My vision blurred. The rage wasn't hot anymore; it was absolute zero. I pressed stop on the recorder. I had the confession. I had the conspiracy. I had the soul of my enemy on tape.
***
Paranoia is a contagion. Damian must have felt the walls closing in because the attack came two hours later. I was limping down 4th Avenue, the streetlights blurring in the rain, when a nondescript gray van screeched onto the sidewalk, cutting off my path.
The side door slid open with a metallic rasp. Two men in balaclavas jumped out. No words, just grabby hands and the stink of cheap tobacco.
"Get off me!" I swung my cane, the heavy ebony wood connecting with a kneecap. One of them grunted, buckling, but the other grabbed my hair, yanking my head back. Pain exploded in my scalp. They were dragging me toward the open maw of the van, my heels scraping uselessly against the wet pavement.

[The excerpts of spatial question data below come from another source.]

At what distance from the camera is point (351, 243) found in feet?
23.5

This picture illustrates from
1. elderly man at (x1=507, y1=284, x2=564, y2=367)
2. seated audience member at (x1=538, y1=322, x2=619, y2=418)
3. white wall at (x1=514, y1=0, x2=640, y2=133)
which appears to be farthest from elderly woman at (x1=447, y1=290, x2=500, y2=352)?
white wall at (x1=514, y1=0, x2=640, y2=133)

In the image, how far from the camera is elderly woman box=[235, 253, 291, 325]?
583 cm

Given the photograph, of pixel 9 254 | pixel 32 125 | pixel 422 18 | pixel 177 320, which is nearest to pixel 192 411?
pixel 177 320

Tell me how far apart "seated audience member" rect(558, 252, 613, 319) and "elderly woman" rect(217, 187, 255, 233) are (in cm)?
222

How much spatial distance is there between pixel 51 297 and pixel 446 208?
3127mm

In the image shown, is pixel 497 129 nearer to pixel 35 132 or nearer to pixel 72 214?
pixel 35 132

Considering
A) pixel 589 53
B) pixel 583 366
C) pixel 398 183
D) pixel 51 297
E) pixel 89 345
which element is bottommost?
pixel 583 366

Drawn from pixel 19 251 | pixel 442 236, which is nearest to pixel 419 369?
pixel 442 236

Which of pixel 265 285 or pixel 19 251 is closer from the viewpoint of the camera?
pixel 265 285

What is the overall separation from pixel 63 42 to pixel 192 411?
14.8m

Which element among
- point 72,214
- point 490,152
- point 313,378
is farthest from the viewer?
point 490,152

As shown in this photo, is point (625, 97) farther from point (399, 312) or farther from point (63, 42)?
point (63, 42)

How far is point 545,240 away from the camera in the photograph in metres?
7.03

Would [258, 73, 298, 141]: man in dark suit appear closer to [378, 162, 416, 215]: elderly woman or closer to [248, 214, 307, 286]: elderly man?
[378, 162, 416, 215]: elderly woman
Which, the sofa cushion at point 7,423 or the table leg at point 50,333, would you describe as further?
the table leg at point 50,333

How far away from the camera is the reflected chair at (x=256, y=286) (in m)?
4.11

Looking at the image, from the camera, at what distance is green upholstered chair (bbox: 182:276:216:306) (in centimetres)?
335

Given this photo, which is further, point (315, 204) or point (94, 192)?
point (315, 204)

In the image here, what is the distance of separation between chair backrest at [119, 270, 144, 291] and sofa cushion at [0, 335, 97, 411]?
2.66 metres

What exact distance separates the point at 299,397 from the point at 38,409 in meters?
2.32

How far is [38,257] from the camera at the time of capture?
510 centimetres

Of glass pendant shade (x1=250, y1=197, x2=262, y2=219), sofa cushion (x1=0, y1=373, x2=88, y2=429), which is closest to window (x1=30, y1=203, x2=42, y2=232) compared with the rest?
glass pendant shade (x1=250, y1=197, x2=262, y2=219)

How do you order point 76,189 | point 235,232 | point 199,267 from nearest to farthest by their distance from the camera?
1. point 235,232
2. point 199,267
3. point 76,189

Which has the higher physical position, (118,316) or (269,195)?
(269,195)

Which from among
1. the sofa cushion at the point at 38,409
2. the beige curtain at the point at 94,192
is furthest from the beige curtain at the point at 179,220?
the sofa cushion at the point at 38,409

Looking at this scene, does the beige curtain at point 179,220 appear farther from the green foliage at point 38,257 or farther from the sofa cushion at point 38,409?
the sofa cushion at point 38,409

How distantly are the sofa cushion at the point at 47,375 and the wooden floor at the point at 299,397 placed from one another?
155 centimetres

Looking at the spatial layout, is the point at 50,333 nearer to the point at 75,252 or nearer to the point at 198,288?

*This is it,* I thought, panic rising like bile. *He’s going to finish what he started in prison.*
Then, a roar of an engine. Headlights blinded me.
A white sedan hurtled over the curb, smashing into the side of the van with a deafening crunch of metal and shattering glass. The impact threw my captors off balance. The grip on my hair loosened.
The driver’s door of the sedan flew open. A man stumbled out, blood trickling from a cut on his forehead, but his eyes were focused entirely on me.
"Emilio?" My voice cracked.
He didn't hesitate. He charged the remaining thug, tackling him with a ferocity I’d never seen in the gentle professor I remembered. Sirens wailed in the distance—Kaiden’s doing, or perhaps just New York waking up to chaos.
The thugs scrambled, abandoning the mission, limping into the darkness. Emilio didn't chase them. He turned to me, his chest heaving, rain plastering his dark hair to his skull.
"Genevieve," he breathed, rushing over. He didn't ask if I was okay; he could see I wasn't. He wrapped his arms around me, pulling me into the solid warmth of his chest. For the first time in three years, the shaking stopped. I buried my face in his coat, smelling rain and old books and safety.
"I've got you," he whispered into my hair, his arms a shield against the world Damian Reynolds had built. "I've got you."